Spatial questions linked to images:
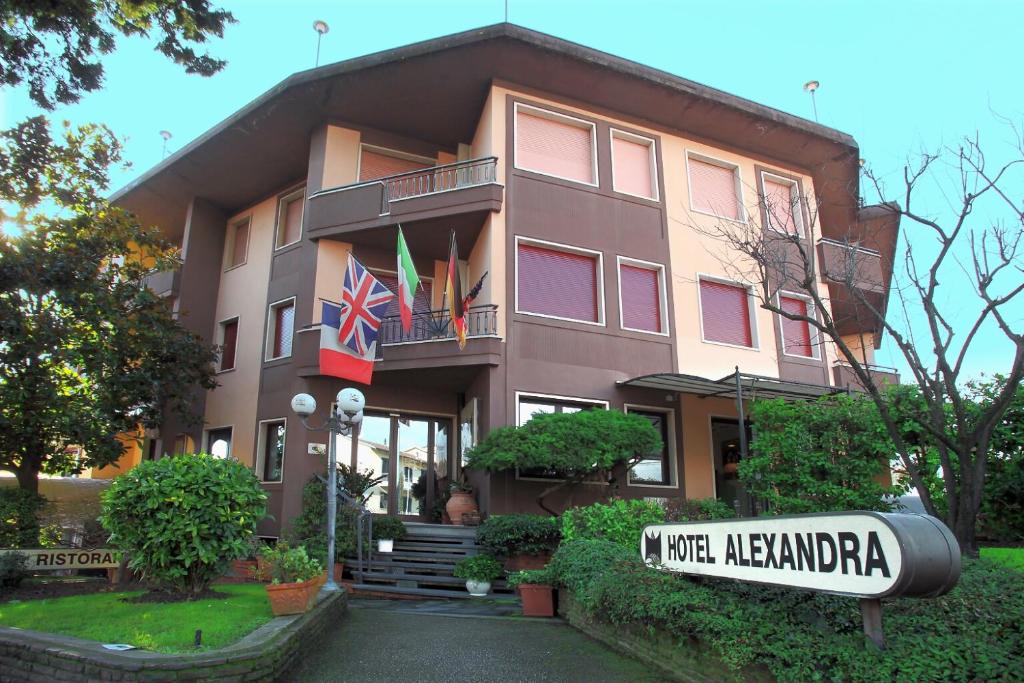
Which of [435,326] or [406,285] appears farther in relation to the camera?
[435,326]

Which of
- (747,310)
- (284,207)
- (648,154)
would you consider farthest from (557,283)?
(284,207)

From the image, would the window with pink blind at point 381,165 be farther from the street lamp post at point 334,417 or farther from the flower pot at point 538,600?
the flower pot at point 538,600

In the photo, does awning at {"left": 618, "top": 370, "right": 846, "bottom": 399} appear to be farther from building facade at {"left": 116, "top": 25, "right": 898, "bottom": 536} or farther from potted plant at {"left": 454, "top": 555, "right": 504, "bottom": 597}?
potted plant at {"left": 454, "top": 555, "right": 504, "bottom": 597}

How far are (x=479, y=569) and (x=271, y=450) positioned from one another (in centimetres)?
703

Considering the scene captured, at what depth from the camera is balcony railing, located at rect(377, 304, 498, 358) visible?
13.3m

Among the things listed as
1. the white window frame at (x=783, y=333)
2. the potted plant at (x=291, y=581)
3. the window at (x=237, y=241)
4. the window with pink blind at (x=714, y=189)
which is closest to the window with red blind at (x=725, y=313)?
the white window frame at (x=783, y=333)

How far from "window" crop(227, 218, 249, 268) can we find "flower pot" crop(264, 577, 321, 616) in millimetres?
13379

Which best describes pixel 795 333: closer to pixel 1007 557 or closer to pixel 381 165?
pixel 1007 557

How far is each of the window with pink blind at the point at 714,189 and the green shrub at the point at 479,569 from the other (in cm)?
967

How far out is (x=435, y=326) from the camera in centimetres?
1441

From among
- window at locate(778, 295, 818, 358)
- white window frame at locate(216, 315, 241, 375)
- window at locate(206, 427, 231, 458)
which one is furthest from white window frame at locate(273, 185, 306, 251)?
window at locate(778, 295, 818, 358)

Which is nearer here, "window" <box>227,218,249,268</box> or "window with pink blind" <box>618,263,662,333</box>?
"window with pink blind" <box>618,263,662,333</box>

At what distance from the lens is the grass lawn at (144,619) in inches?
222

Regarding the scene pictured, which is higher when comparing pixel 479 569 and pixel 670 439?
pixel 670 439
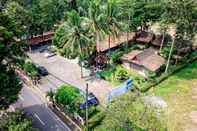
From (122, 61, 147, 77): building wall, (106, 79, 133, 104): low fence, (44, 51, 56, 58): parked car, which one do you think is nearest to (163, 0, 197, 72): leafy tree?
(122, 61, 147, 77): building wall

Exercise brief:
Reproduce every line of the data above word for word, omitting the pictures.

Response below:
Which of [435,326] or [406,285] appears farther in relation to the camera?
[435,326]

Which of
- (747,310)
- (284,207)
- (648,154)
would you consider farthest from (557,283)?
(284,207)

From the image, would the window with pink blind at point 381,165 be farther from the street lamp post at point 334,417 or farther from the flower pot at point 538,600?
the flower pot at point 538,600

In the photo, does awning at {"left": 618, "top": 370, "right": 846, "bottom": 399} appear to be farther from building facade at {"left": 116, "top": 25, "right": 898, "bottom": 536} or farther from potted plant at {"left": 454, "top": 555, "right": 504, "bottom": 597}?
potted plant at {"left": 454, "top": 555, "right": 504, "bottom": 597}

How far are (x=479, y=569) and (x=271, y=450) positioned from one another (in centimetres)?
703

Considering the scene captured, at what depth from the camera is balcony railing, located at rect(377, 304, 498, 358) visible?
13.3m

Among the things listed as
1. the white window frame at (x=783, y=333)
2. the potted plant at (x=291, y=581)
3. the window at (x=237, y=241)
4. the window with pink blind at (x=714, y=189)
which is closest to the window with red blind at (x=725, y=313)?
the white window frame at (x=783, y=333)

How far from "window" crop(227, 218, 249, 268) can we find "flower pot" crop(264, 577, 321, 616) in millimetres?
13379

Which best describes pixel 795 333: closer to pixel 1007 557 or closer to pixel 381 165?
pixel 1007 557

How far is each of the window with pink blind at the point at 714,189 and the green shrub at the point at 479,569 from the other (in cm)?
967

How far out is (x=435, y=326) from the camera in centimetres?
1441

From among
- window at locate(778, 295, 818, 358)
- white window frame at locate(216, 315, 241, 375)
- window at locate(206, 427, 231, 458)
which one is furthest from white window frame at locate(273, 185, 306, 251)?
window at locate(778, 295, 818, 358)

Which is nearer here, "window" <box>227,218,249,268</box> or "window with pink blind" <box>618,263,662,333</box>?
"window with pink blind" <box>618,263,662,333</box>

At what distance from the lens is the grass lawn at (144,619) in inches?
222

Regarding the scene pictured, which is higher when comparing pixel 479 569 and pixel 670 439?
pixel 670 439
From (122, 61, 147, 77): building wall, (106, 79, 133, 104): low fence, (44, 51, 56, 58): parked car, which one do you think is nearest to (163, 0, 197, 72): leafy tree?
(122, 61, 147, 77): building wall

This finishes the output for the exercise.